Ravin menggeleng, "Aku nyaman kerja dengan mereka, Kak. Meski gajihnya ga seberapa. Lagian aku ingin mandiri tanpa kalian."

"Terserah kamu, yang penting kamu senang, tapi kalau butuh apa-apa, langsung hubungi Kakak." Andra menepuk pundak sang adik yang tubuhnya lebi  besar darinya.

"Pasti, Kak. Terimakasih udah merhatiin aku,"

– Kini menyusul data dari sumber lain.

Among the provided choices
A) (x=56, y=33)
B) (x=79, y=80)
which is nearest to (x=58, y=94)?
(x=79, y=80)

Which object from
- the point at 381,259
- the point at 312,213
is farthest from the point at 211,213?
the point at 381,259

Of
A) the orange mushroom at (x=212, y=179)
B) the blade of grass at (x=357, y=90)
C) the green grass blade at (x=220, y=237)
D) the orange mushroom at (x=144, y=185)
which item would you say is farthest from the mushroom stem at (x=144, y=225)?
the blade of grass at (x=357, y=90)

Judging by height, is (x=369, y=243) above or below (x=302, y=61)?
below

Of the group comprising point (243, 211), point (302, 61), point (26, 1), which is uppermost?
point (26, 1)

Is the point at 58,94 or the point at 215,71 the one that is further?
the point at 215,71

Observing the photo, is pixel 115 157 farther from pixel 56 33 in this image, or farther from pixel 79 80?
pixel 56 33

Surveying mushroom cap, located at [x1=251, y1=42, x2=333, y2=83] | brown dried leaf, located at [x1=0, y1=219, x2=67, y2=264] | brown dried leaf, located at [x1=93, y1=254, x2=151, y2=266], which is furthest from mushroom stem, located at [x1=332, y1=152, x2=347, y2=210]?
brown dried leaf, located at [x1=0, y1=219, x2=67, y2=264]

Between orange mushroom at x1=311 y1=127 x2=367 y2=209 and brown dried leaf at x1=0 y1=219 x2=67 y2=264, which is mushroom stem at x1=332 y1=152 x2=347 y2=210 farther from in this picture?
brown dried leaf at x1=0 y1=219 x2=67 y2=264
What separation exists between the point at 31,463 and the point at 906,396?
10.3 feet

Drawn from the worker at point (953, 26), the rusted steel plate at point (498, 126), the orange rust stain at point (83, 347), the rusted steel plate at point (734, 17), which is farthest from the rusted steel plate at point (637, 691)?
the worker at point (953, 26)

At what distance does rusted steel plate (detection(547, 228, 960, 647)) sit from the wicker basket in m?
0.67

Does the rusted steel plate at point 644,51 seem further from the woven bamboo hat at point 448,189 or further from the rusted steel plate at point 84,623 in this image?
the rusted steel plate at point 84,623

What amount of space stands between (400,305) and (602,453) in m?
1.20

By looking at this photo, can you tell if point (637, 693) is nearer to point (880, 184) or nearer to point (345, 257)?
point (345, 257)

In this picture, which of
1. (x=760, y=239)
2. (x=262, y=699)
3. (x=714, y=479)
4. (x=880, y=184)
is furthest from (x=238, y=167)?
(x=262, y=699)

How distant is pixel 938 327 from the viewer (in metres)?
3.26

"Jelas Kakak peduli sama kamu. Kamu tuh adik Kakak, Ravin. Kakak ga mau kamu kenapa-kenapa." Andra sering berdebat dengan ayahnya kalau dia meminta pada laki-laki itu untuk memberi perhatian pada adik bungsunya.

"Sekali lagi makasih. Aku balik ke kelas lagi, oke."

"Ingat jangan bikin ulah yang bikin Papa semakin marah."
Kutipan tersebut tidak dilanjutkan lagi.